Status: v0.1.0 — Phases 1–3 complete, Phase 4 in progress. Multi-repo workspaces, FE↔backend contract linking, cross-repo impact/path queries, an MCP server + steering for agents, automatic stack detection, and a conventions/landmines surface. Extracts TypeScript/JavaScript, Swift, Kotlin, and Go into one map. See docs/phases.md.
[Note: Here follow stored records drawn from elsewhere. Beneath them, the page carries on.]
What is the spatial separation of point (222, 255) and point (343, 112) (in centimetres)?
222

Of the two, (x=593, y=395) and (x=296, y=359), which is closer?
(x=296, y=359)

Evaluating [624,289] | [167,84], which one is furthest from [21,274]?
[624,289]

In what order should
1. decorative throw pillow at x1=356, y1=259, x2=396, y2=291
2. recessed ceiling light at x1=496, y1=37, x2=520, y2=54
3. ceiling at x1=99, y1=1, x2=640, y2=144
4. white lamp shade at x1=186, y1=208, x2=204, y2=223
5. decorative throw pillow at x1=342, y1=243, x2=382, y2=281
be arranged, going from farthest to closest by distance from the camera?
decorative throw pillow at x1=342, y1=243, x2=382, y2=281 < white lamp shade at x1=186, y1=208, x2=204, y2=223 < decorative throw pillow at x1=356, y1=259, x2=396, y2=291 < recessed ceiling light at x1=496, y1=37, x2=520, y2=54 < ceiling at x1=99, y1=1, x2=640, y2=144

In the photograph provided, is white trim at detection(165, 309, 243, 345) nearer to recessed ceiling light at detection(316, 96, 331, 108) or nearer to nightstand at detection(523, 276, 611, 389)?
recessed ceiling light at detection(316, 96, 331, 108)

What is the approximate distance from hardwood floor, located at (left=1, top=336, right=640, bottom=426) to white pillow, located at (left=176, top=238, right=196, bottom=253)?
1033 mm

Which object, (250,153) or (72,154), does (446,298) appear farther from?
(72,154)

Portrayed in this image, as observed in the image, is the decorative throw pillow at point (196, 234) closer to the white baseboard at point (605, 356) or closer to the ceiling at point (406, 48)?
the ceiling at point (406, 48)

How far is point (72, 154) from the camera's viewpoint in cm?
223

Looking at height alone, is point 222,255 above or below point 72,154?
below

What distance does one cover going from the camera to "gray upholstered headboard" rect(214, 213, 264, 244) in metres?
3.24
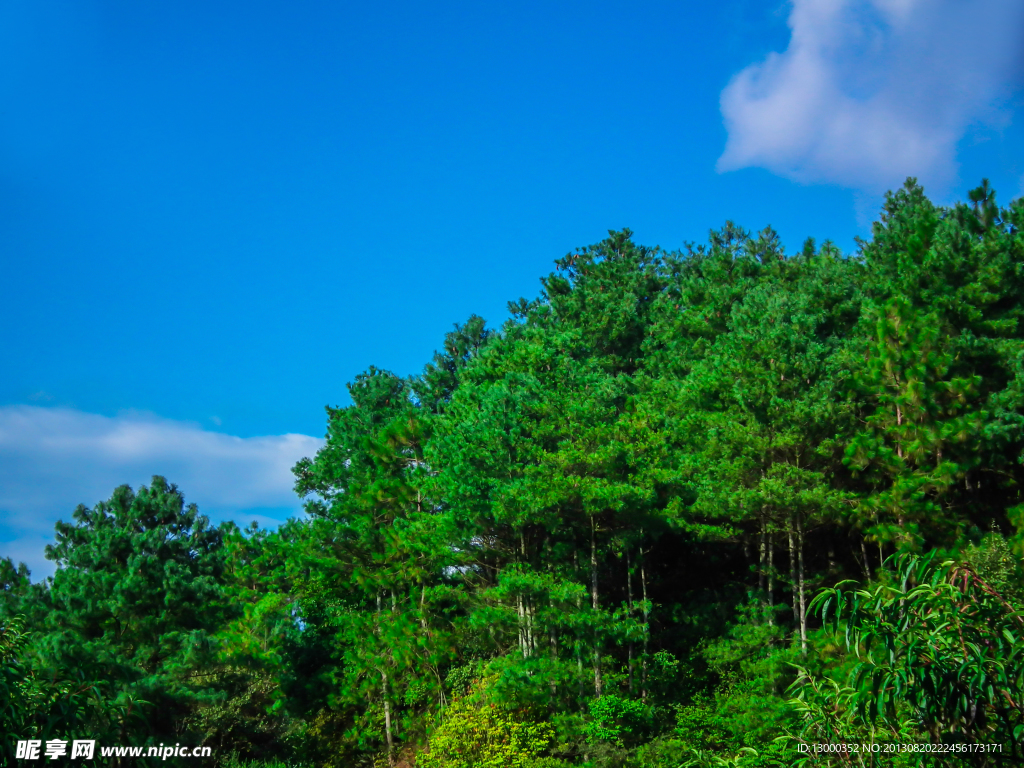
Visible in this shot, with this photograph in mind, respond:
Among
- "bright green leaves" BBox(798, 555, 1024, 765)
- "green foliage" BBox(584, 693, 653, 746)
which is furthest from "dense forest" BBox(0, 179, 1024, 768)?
"bright green leaves" BBox(798, 555, 1024, 765)

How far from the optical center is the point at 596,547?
2058 cm

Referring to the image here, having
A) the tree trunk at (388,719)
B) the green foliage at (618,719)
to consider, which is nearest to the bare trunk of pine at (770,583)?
the green foliage at (618,719)

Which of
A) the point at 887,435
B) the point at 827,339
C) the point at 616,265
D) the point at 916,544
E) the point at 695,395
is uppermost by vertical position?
the point at 616,265

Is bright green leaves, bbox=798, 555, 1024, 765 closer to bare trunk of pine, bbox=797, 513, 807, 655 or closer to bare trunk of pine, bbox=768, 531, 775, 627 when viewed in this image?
bare trunk of pine, bbox=797, 513, 807, 655

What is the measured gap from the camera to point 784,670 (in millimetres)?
17000

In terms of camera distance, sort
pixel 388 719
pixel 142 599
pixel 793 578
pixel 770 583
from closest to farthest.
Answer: pixel 793 578 < pixel 770 583 < pixel 142 599 < pixel 388 719

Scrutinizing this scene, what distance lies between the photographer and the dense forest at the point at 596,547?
16.9m

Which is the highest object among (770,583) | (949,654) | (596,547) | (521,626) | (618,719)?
(596,547)

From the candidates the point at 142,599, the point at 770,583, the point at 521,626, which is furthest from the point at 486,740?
the point at 142,599

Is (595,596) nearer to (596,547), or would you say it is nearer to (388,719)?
(596,547)

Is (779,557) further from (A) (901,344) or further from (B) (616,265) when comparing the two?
(B) (616,265)

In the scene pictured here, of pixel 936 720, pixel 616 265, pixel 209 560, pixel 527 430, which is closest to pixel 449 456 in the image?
pixel 527 430

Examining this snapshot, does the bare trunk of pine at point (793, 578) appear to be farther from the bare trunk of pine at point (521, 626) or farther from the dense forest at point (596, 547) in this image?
the bare trunk of pine at point (521, 626)

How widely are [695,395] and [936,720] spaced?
47.6 ft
The agent brings the search; Atlas brings the map.


Contents


Why Atlas

Modern coding agents (Claude Code, Cursor, Kiro, …) are excellent at searching within a repo on demand — grep, glob, read. They are weak at seeing the shape of a whole system spread across many repositories. Atlas does not try to out-search the agent. It builds the structural map the agent can't cheaply reconstruct:

  • who calls whom (the call graph, within and across repos),
  • which frontend calls map to which backend endpoints (HTTP contract links), and
  • what breaks if you change a given thing (impact, across repos and languages).

It serves that map to the agent over MCP and as always-on context — so the agent stops burning tokens re-deriving structure by reading files, and makes fewer mistakes because it can see the blast radius and the conventions before it edits.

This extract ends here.